The incidence of colorectal cancer is lowest in underdeveloped countries, where E. coli infections are the most common. Pitari and his colleagues reasoned that something about E. coli might ward off colorectal cancer.
E. coli produces heat-stable enterotoxins, toxic by-products that are resistant to high temperatures. To test their theory, researchers placed enterotoxins into colon cancer cells grown in the laboratory.
They found enterotoxins inhibited the growth of the colon cancer cells.
"We found the toxin doesn't cause cell death, but it does reduce the proliferation of colon cancer cells," Pitari says.
The study appears in the Feb. 10 issue of the Proceedings of the National Academy of Sciences.
Researchers also delved further into the mechanism of how enterotoxins prevent the growth of colon cancer cells. What they learned may one day lead to the development of new treatments for colon cancer, Pitari says.
When E. coli enters the body, the enterotoxins it produces target a specific receptor (GC-C receptor) found in the lining of the intestines. The toxin binds to the receptor, causing the secretion of electrolytes and water, and, hence, diarrhea.
When enterotoxins encounter colon cancer cells, the toxins bind to the same receptor, but what's triggered inside the cell is different. With the tumor cells, the enterotoxins set off a cascade of events inside that cell that inhibit its growth.
Most of the deaths from colorectal cancer occur when it has metastasized, or spread, to other organs. Theoretically, doctors could inject enterotoxins intravenously, which would then target the colon cancer cells throughout the body.
The enterotoxins would be harmless to other organs, because GC-C receptor that the toxins target are found only in the intestines and thus in the colon cancer cells.
Pitari emphasized that his work was in the lab. The next stage is animal and, later, human tests.
"Sometimes, what you see in vitro seems really promising, but you don't see the same effects in animals or human," he says.

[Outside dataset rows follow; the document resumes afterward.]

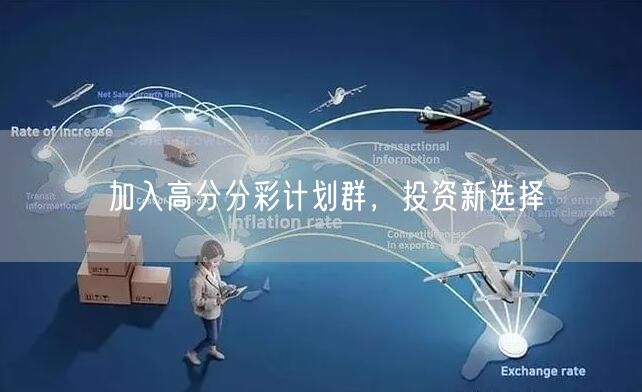 加入高分分彩计划群,投资新选择
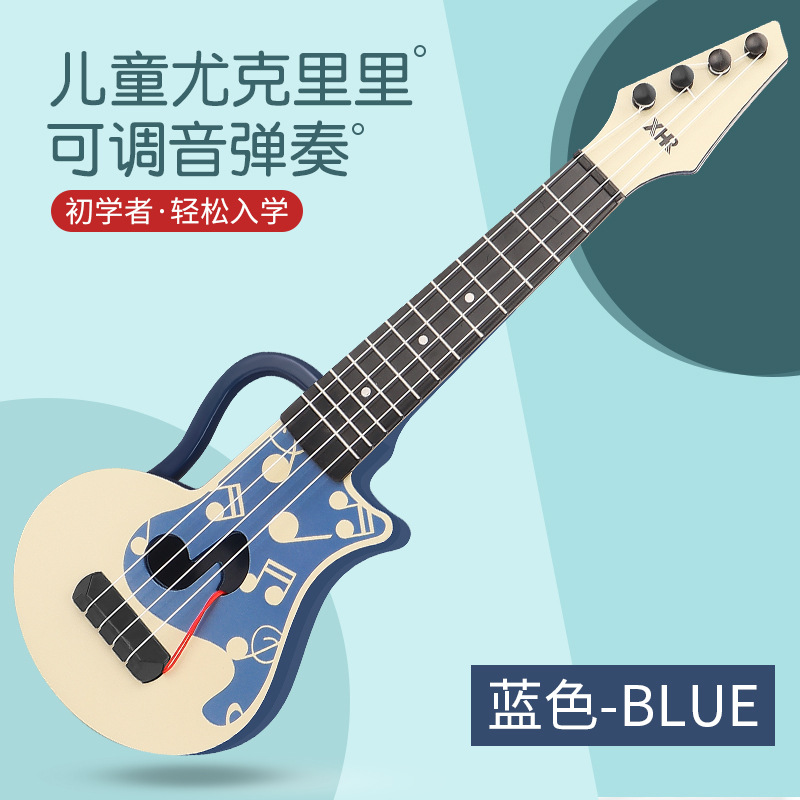 【爆款新品音质更好】早教儿童音乐吉他电商盒装初学者入门尤克里里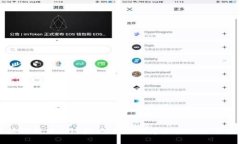 区块链与供应链金融：如何构建未来的生态系统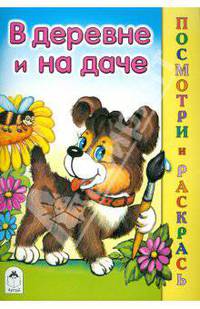 В деревне и на даче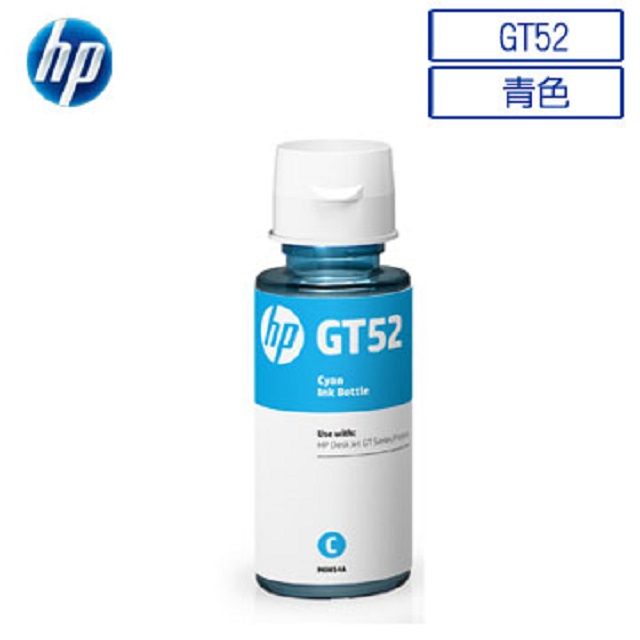HP 惠普  GT52 原廠青色墨水(M0H54AA)*1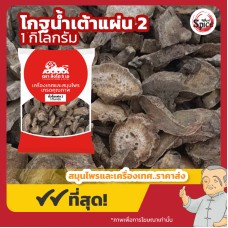 ตั๋วอึ้ง แบบแผ่น เบอร์ 2 (โกฐน้ำเต้า) 大黄 ขนาด 1 กิโลกรัม ตั๋วอึ้ง แบบแผ่น เบอร์ 2 (โกฐน้ำเต้า) 大黄 ขนาด 1 กิโลกรัม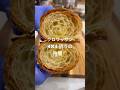 クロワッサン　4×4折りの内層 #パン作り #croissant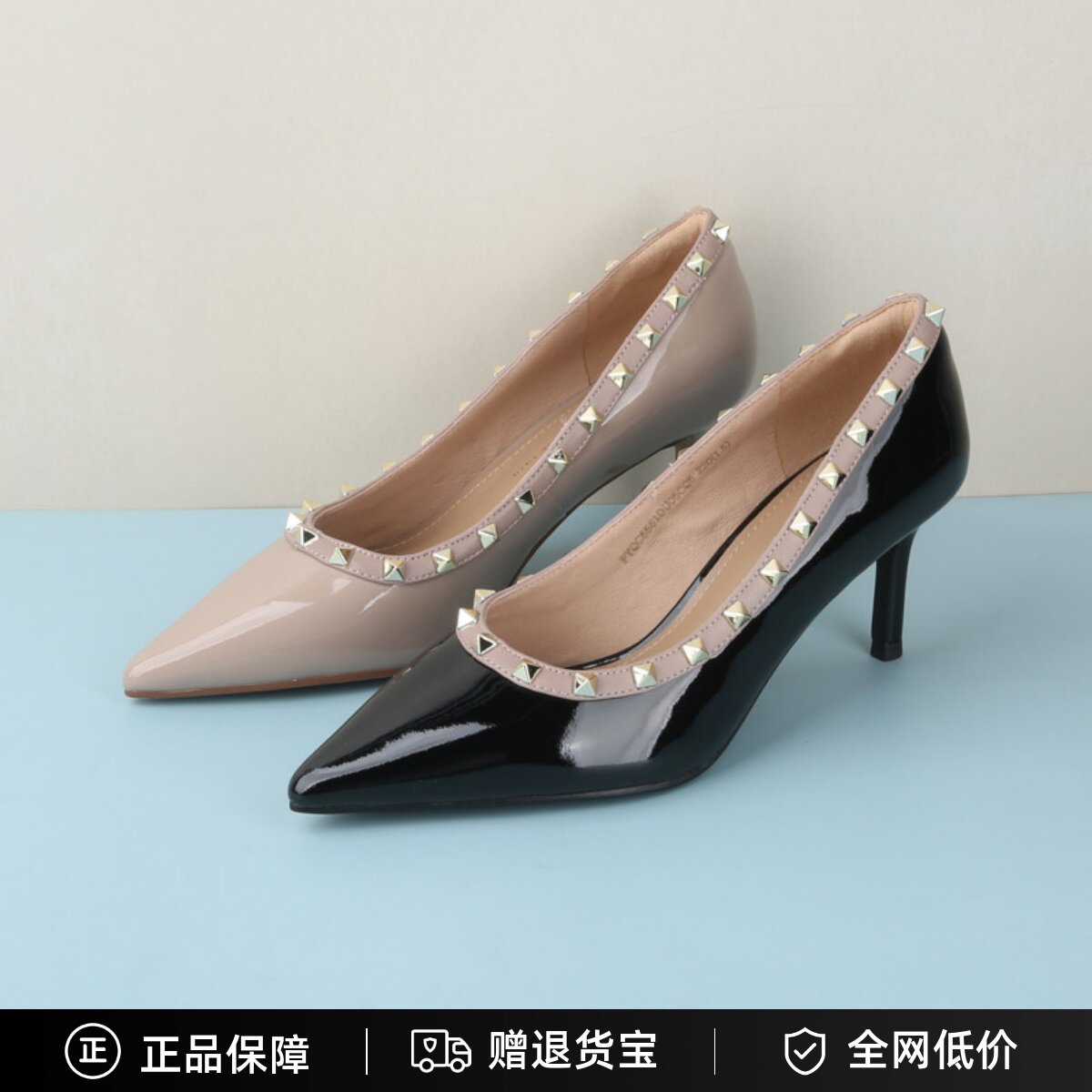 百田森尖头铆钉浅口高跟单鞋女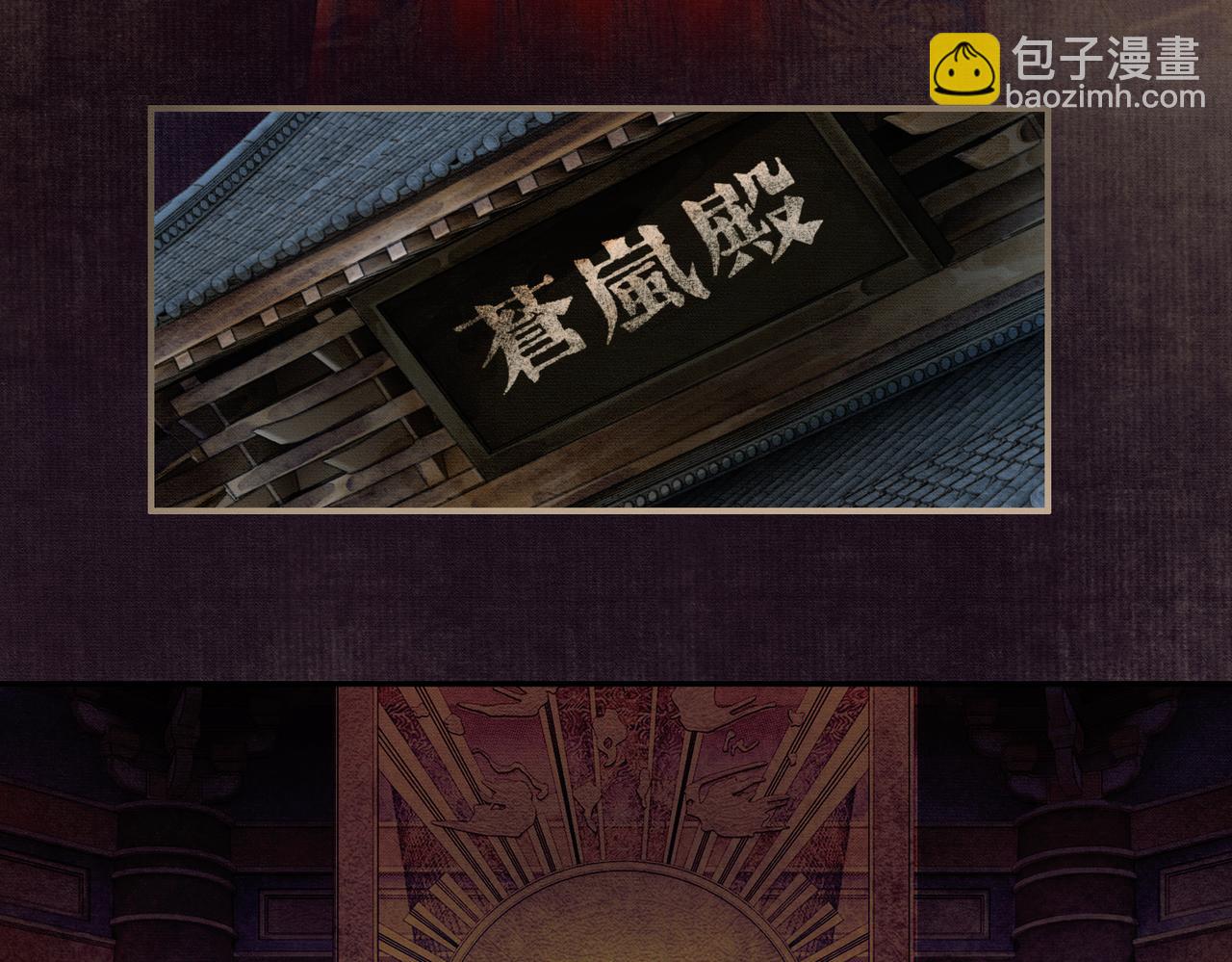 第6话 抱着师尊听墙角(1/3)-第6话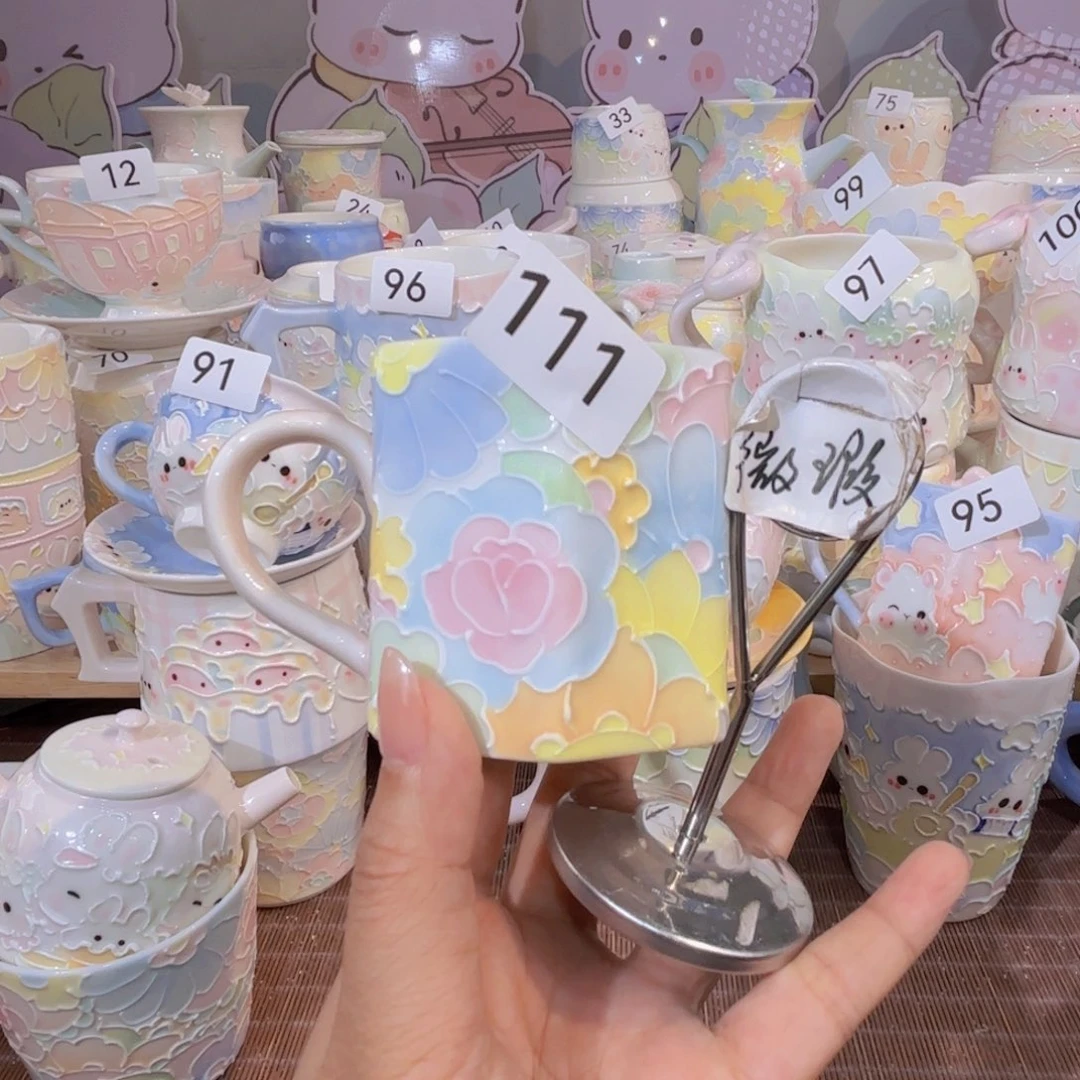 111哈哈哈哈哈哈哈哈哈哈哈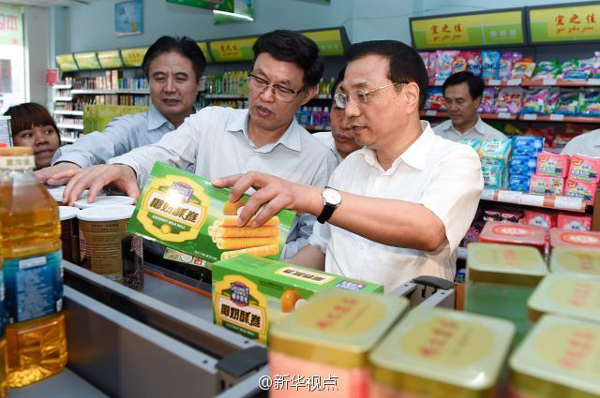 李克强海南考察：入小店访渔民 谈改革察民生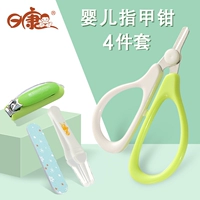 日康 Детский лечебный комплект, детские ножницы, маникюрные кусачки для ногтей, пинцет
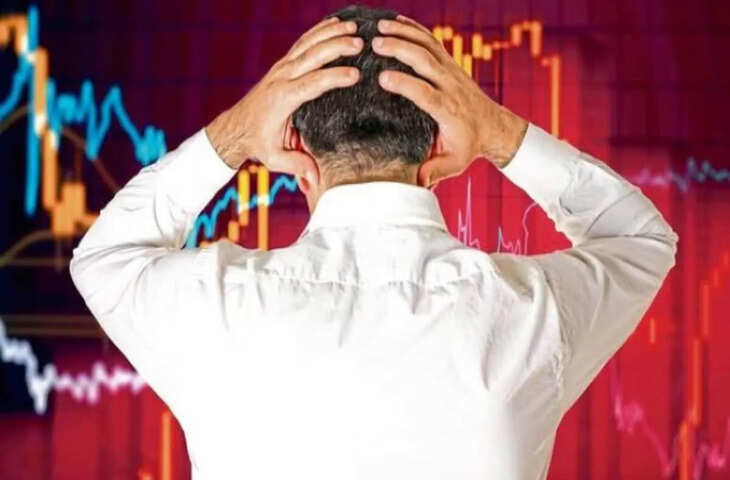 स्टॉक मार्केट में हाहाकार: इस स्मॉल कैप कंपनी का शेयर 85% से ज्यादा क्रैश, निवेशकों को लगी लाखों की चपत&nbsp;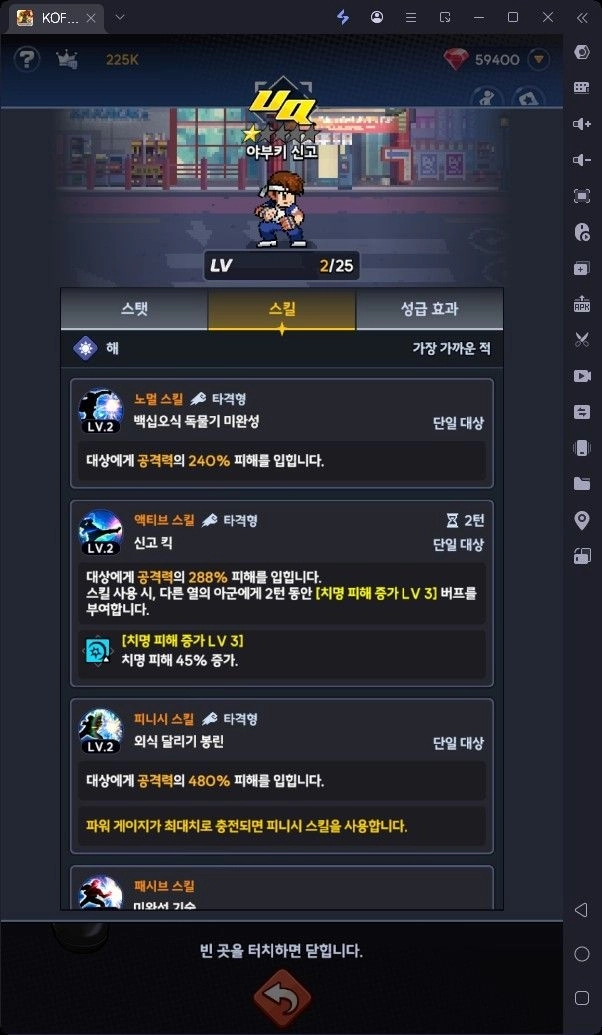 킹오브파이터AFK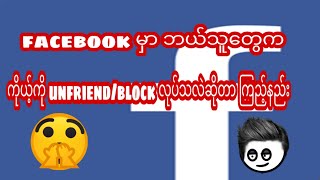 facebook မှာ ဘယ်သူတွေက ကိုယ့်ကို unfriend/block လုပ်သလဲဆိုတာ ကြည့်နည်း screenshot 3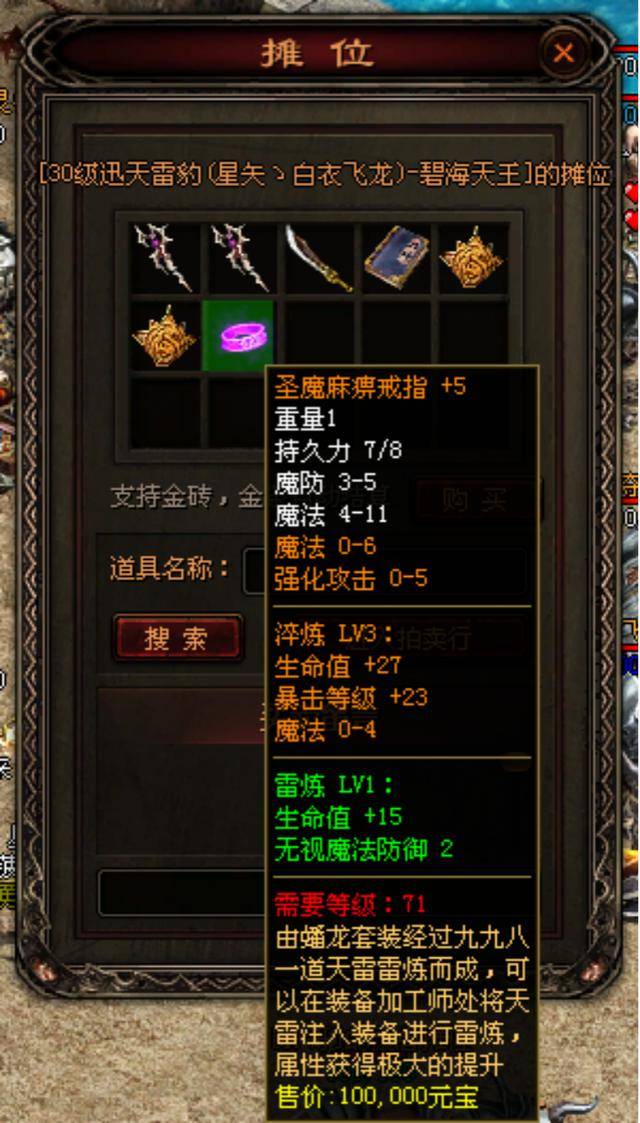 (热血传奇昔时的一枚麻木戒指爆了有多颤动?)带麻木戒指的传奇手游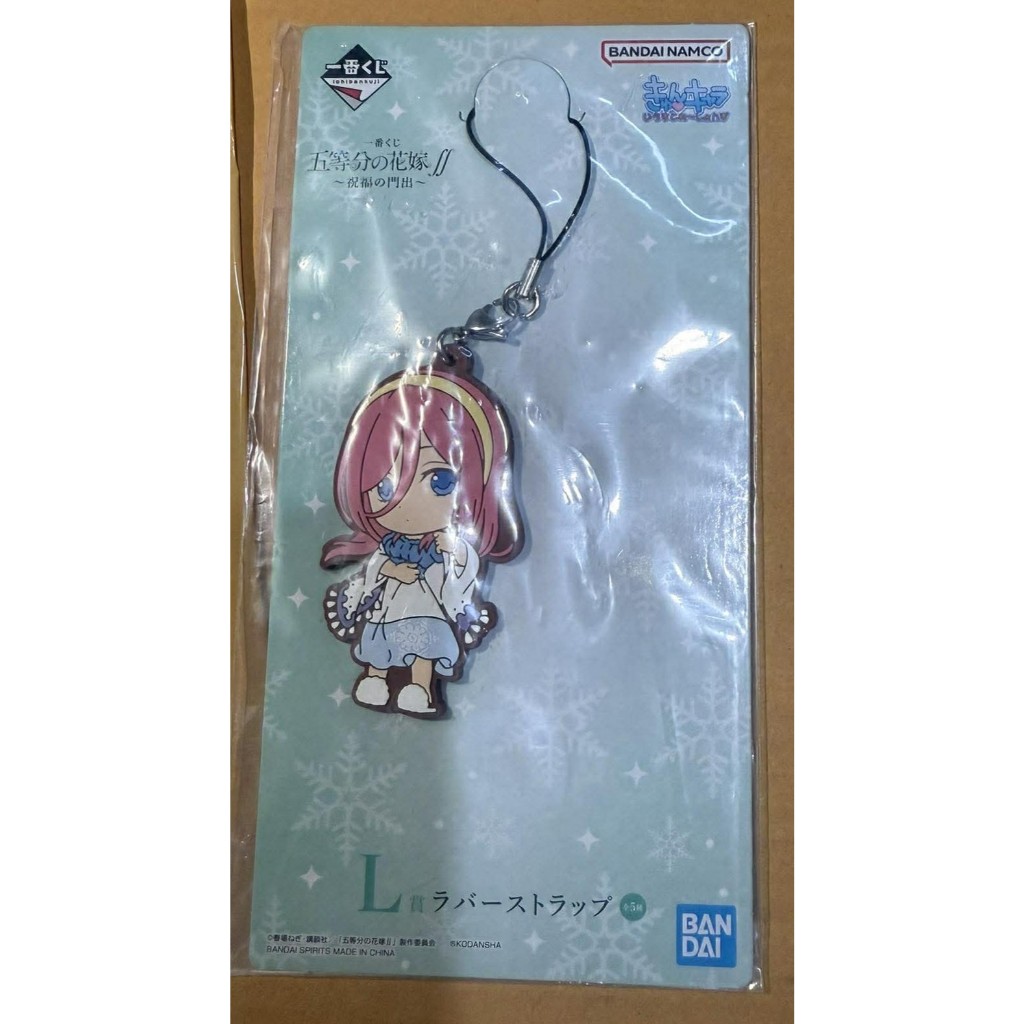 [พร้อมส่ง]Miku Nakano 6.5CM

Stephen Carrithers, an assistant professor of medicine at the University of Kentucky and a colon cancer researcher, says it's important to remember that there is still no direct evidence linking E. coli and lower colon cancer risk in the real world. Another pathogen, rotavirus, is to blame for the most deaths due to diarrhea in underdeveloped nations, he adds.
"There just hasn't been an epidemiological study that shows people chronically infected with E. coli really do have lower rates of colon cancer," says Carrithers, who wrote a commentary about the study that appeared in the same issue of the journal.
However, Pitari's findings are promising, Carrithers says. "In the laboratory, he's shown something secreted from E. coli does prevent the progression of colorectal cancer."
Previous studies, he notes, have actually shown that enterotoxins cause cell death.
Carrithers says it's possible that some day, people could take enterotoxin supplements to prevent colorectal cancer. "You might be able to give people low amounts all the time that would keep the colorectal cancer from ever forming."